=== RECORDS SHOWN ===
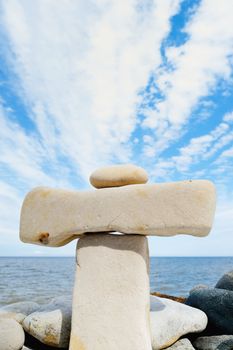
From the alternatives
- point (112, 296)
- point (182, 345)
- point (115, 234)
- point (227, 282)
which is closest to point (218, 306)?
point (227, 282)

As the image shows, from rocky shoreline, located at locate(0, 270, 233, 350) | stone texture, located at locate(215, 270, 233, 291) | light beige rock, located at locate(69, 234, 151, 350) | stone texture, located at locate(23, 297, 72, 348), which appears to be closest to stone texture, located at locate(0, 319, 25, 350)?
rocky shoreline, located at locate(0, 270, 233, 350)

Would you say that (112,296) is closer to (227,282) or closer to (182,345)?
(182,345)

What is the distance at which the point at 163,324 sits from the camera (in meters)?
5.30

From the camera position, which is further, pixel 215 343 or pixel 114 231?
pixel 215 343

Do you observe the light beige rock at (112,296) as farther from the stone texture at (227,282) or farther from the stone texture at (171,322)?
the stone texture at (227,282)

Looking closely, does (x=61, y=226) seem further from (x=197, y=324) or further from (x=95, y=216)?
(x=197, y=324)

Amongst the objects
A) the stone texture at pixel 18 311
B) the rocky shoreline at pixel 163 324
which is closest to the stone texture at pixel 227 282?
the rocky shoreline at pixel 163 324

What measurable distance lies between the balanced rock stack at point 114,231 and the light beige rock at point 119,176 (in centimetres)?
2

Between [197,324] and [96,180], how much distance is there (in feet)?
9.76

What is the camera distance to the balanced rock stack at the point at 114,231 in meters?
4.46

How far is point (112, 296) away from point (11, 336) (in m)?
1.62

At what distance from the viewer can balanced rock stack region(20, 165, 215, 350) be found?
4461 mm

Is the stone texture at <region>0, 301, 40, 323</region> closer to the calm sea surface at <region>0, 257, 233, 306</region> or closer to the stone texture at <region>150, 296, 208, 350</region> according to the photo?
the stone texture at <region>150, 296, 208, 350</region>

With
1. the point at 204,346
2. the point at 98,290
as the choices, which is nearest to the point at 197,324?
the point at 204,346
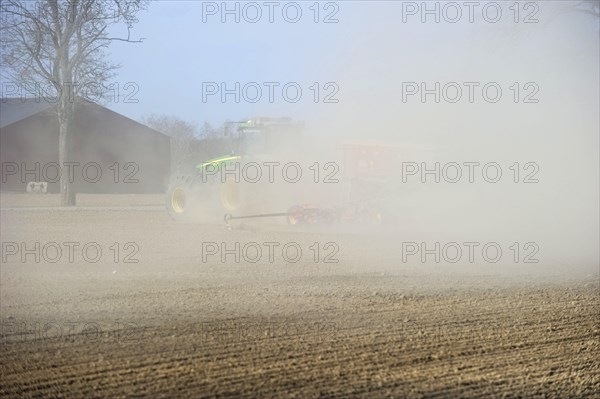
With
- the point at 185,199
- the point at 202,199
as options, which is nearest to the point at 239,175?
the point at 202,199

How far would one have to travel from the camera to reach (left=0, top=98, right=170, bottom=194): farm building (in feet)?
77.9

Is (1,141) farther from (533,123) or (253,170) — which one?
(533,123)

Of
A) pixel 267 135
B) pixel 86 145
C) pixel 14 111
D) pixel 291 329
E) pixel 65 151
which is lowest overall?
pixel 291 329

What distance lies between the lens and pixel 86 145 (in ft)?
81.0

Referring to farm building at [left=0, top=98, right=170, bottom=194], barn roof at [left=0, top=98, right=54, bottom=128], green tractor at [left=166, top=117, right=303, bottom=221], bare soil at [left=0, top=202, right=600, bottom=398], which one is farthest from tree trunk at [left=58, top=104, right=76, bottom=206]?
bare soil at [left=0, top=202, right=600, bottom=398]

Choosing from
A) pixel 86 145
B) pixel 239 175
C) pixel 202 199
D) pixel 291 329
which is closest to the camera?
pixel 291 329

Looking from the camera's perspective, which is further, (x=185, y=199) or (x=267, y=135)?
(x=185, y=199)

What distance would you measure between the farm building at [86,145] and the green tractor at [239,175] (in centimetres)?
334

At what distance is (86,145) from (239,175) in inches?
355

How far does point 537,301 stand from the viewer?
891cm

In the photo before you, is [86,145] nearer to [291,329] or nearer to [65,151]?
[65,151]

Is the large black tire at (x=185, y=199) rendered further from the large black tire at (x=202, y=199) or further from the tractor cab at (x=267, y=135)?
the tractor cab at (x=267, y=135)

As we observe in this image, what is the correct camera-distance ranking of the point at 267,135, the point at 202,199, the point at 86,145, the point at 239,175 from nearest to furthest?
1. the point at 239,175
2. the point at 267,135
3. the point at 202,199
4. the point at 86,145

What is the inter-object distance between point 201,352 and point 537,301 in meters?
4.73
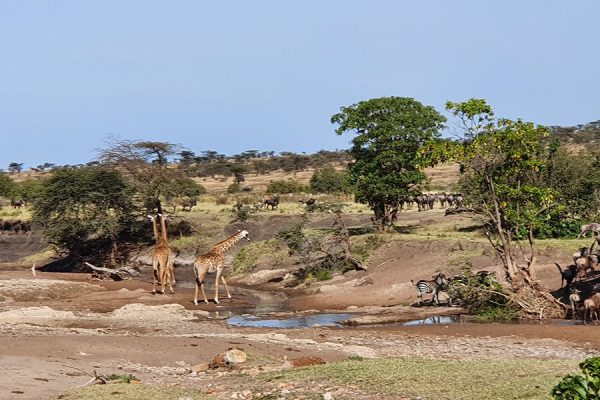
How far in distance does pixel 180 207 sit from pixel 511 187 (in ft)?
127

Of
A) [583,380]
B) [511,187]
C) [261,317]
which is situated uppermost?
[511,187]

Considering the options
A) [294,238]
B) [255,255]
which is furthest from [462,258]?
[255,255]

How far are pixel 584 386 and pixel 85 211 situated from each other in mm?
41962

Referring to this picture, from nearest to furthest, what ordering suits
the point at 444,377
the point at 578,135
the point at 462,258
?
the point at 444,377
the point at 462,258
the point at 578,135

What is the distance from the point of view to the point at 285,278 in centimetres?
3994

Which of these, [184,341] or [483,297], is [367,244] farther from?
[184,341]

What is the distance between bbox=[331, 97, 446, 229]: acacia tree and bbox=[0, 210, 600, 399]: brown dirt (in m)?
3.30

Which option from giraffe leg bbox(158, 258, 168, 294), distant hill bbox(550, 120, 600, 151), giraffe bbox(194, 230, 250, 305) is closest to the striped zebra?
giraffe bbox(194, 230, 250, 305)

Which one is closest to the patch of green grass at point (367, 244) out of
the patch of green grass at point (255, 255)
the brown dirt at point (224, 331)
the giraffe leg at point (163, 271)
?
the brown dirt at point (224, 331)

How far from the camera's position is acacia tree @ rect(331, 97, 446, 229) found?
1571 inches

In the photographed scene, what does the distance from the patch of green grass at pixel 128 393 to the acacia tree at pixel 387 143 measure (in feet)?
88.5

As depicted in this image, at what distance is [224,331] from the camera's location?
23.8m

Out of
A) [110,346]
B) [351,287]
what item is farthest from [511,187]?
[110,346]

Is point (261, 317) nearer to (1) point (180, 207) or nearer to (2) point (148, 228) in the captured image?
(2) point (148, 228)
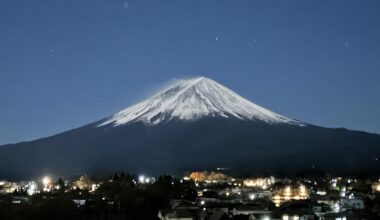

=== WHAT IS REQUIRED ===
Copy out, unchanged, the lines of the records starting at the line that contains "Is (1,141) farther" and ending at the line that contains "4. the point at 86,145", including both of those lines.

=== EXERCISE SOLUTION ===
Is (1,141) farther from (533,123) or (253,170) — which one?
(533,123)

Of
A) pixel 267 135
B) pixel 86 145
C) pixel 14 111
D) pixel 291 329
E) pixel 65 151
which is lowest overall?
pixel 291 329

What distance lies between the lens and pixel 86 145 (in ft)?
81.0

Referring to farm building at [left=0, top=98, right=170, bottom=194], barn roof at [left=0, top=98, right=54, bottom=128], green tractor at [left=166, top=117, right=303, bottom=221], bare soil at [left=0, top=202, right=600, bottom=398], which one is farthest from tree trunk at [left=58, top=104, right=76, bottom=206]?
bare soil at [left=0, top=202, right=600, bottom=398]

Choosing from
A) pixel 86 145
B) pixel 239 175
C) pixel 202 199
D) pixel 291 329
which is closest to the camera?
pixel 291 329

Looking from the camera's perspective, which is further, (x=185, y=199) or (x=267, y=135)?
(x=185, y=199)

What distance would you measure between the farm building at [86,145] and the green tractor at [239,175] (in centimetres)?
334

At what distance is (86,145) from (239,175) in inches?
355

How far does point 537,301 stand from the viewer?
891cm

In the photo before you, is [86,145] nearer to [291,329] or nearer to [65,151]?
[65,151]

Is the large black tire at (x=185, y=199) rendered further from the large black tire at (x=202, y=199) or further from the tractor cab at (x=267, y=135)?
the tractor cab at (x=267, y=135)

As we observe in this image, what is the correct camera-distance ranking of the point at 267,135, the point at 202,199, the point at 86,145, the point at 239,175 from nearest to furthest?
1. the point at 239,175
2. the point at 267,135
3. the point at 202,199
4. the point at 86,145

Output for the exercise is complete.